● THE PROBLEM
Take the records below and retype them line by line, from the first line through the one containing "class: Aves"; stop there.

● GIVEN RECORDS
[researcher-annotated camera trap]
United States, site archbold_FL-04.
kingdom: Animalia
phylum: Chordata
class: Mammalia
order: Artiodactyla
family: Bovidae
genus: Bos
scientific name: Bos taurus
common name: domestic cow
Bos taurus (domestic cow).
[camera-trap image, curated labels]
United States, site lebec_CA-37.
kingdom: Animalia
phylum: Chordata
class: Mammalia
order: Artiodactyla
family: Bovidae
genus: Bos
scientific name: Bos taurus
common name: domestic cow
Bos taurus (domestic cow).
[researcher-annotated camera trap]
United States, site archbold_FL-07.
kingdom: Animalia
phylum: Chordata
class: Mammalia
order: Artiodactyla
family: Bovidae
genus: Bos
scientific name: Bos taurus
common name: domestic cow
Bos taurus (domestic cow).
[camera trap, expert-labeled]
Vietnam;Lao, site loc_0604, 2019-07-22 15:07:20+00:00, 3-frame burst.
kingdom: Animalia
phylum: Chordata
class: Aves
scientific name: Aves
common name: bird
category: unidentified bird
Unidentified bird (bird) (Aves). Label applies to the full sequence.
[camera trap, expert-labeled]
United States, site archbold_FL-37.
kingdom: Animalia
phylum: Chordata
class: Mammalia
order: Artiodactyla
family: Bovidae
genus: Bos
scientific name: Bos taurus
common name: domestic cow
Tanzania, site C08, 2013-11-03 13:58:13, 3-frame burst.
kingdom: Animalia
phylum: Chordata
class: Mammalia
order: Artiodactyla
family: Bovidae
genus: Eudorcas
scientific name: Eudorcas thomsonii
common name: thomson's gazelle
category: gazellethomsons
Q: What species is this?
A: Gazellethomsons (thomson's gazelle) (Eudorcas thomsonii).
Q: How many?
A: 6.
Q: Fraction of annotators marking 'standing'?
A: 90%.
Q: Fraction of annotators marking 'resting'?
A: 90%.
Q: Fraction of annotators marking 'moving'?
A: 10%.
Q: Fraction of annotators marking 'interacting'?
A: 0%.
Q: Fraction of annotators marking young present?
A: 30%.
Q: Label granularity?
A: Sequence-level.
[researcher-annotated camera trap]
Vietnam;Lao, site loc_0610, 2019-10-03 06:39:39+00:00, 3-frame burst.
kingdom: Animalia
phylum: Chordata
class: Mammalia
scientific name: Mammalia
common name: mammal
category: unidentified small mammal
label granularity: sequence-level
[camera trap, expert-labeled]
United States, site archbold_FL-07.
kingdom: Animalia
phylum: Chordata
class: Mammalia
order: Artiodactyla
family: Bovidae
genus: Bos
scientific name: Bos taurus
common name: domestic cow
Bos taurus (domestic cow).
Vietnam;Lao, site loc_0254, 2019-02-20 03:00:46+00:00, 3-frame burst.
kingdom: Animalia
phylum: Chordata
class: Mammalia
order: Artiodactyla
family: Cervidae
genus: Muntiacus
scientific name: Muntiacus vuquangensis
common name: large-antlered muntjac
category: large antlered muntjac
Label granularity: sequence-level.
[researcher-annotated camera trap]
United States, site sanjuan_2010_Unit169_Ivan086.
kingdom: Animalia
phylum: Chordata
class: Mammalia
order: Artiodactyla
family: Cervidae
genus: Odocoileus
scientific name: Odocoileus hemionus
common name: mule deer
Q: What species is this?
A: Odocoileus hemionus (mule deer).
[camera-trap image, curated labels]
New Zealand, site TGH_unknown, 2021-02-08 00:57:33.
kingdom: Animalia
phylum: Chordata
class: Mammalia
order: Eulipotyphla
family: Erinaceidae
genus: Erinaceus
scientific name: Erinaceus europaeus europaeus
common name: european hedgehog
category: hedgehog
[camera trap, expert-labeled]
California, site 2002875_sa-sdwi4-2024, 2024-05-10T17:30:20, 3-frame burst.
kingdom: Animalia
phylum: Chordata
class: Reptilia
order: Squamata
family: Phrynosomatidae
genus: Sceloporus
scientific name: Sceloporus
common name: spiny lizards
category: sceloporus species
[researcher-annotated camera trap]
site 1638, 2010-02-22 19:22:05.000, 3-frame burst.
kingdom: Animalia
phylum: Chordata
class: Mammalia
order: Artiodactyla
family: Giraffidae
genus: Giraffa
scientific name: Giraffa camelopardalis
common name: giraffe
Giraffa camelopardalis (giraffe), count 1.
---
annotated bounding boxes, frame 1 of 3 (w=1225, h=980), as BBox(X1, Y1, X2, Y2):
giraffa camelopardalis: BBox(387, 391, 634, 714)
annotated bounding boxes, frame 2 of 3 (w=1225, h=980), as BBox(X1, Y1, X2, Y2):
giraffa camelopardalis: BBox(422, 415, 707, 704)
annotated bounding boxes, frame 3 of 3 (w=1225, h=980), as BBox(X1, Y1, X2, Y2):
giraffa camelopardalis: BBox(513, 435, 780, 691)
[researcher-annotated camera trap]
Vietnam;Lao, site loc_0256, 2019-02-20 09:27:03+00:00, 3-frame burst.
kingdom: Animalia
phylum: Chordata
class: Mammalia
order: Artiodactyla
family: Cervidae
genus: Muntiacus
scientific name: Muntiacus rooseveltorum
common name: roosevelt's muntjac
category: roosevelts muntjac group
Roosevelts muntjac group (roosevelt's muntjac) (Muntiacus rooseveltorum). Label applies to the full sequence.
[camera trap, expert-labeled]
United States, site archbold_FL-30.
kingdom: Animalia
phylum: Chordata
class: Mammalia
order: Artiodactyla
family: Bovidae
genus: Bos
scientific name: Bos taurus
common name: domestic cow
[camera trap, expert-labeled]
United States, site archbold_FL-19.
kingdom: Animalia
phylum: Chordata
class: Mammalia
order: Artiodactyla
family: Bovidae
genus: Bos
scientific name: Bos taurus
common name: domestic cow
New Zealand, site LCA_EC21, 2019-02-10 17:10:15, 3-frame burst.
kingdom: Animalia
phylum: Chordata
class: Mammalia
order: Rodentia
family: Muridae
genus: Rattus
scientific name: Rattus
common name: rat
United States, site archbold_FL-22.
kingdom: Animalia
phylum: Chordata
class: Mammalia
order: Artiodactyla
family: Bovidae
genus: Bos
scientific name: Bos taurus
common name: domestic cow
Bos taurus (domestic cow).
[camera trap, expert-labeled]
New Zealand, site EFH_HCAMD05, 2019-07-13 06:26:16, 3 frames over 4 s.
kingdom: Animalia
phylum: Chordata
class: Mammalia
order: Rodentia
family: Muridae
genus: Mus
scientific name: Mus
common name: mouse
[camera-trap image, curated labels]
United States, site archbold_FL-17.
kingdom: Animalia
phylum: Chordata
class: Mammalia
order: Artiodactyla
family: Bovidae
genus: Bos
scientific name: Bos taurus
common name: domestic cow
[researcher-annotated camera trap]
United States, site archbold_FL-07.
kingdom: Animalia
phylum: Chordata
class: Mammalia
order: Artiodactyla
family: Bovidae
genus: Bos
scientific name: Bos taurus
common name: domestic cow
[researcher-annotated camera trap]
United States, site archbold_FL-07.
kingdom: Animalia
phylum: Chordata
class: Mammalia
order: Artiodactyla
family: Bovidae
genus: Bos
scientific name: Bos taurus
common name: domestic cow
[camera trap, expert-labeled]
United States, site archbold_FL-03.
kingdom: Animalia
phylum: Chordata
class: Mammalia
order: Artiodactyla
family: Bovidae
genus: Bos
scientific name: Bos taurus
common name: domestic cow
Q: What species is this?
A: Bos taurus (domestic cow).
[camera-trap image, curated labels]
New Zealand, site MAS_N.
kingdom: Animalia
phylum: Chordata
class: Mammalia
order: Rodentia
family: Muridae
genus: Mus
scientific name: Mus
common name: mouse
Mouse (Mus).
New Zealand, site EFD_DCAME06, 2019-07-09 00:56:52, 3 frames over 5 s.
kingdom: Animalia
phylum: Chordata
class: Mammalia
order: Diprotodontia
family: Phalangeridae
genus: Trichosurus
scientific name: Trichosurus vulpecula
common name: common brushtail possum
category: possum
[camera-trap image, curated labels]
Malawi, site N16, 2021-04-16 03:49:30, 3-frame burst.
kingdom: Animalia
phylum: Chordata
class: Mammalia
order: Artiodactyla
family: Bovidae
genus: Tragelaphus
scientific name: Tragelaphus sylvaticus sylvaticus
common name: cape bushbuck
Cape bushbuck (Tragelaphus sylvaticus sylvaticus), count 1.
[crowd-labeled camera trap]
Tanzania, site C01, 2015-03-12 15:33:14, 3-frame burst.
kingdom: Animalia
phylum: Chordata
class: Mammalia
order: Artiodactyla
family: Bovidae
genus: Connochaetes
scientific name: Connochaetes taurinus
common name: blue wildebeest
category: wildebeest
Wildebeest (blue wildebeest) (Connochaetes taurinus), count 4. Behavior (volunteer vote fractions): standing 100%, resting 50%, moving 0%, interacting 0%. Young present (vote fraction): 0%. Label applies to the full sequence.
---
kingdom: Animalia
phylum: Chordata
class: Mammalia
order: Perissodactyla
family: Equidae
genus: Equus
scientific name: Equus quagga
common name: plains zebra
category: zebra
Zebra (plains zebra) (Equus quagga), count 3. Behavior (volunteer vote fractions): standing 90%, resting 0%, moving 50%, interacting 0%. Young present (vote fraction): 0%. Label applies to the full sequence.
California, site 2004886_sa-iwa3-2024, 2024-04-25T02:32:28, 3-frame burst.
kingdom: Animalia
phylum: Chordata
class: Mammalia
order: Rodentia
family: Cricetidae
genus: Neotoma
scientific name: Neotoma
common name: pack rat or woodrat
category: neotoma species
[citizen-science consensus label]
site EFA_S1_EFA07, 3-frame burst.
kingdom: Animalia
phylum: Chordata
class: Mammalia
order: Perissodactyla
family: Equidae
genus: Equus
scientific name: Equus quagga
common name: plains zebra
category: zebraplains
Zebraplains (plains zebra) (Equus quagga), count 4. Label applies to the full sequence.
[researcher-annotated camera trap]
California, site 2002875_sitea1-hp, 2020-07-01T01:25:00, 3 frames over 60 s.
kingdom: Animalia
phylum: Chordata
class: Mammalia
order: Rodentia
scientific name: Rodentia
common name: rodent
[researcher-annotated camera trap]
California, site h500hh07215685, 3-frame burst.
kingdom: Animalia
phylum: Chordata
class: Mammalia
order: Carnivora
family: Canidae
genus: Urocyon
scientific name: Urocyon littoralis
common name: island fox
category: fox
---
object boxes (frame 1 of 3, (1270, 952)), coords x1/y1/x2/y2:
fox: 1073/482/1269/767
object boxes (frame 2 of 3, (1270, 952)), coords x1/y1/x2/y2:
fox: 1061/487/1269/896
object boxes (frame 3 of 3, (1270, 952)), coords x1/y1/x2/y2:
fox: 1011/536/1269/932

● WRITTEN RESPONSE
[researcher-annotated camera trap]
United States, site archbold_FL-04.
kingdom: Animalia
phylum: Chordata
class: Mammalia
order: Artiodactyla
family: Bovidae
genus: Bos
scientific name: Bos taurus
common name: domestic cow
Bos taurus (domestic cow).
[camera-trap image, curated labels]
United States, site lebec_CA-37.
kingdom: Animalia
phylum: Chordata
class: Mammalia
order: Artiodactyla
family: Bovidae
genus: Bos
scientific name: Bos taurus
common name: domestic cow
Bos taurus (domestic cow).
[researcher-annotated camera trap]
United States, site archbold_FL-07.
kingdom: Animalia
phylum: Chordata
class: Mammalia
order: Artiodactyla
family: Bovidae
genus: Bos
scientific name: Bos taurus
common name: domestic cow
Bos taurus (domestic cow).
[camera trap, expert-labeled]
Vietnam;Lao, site loc_0604, 2019-07-22 15:07:20+00:00, 3-frame burst.
kingdom: Animalia
phylum: Chordata
class: Aves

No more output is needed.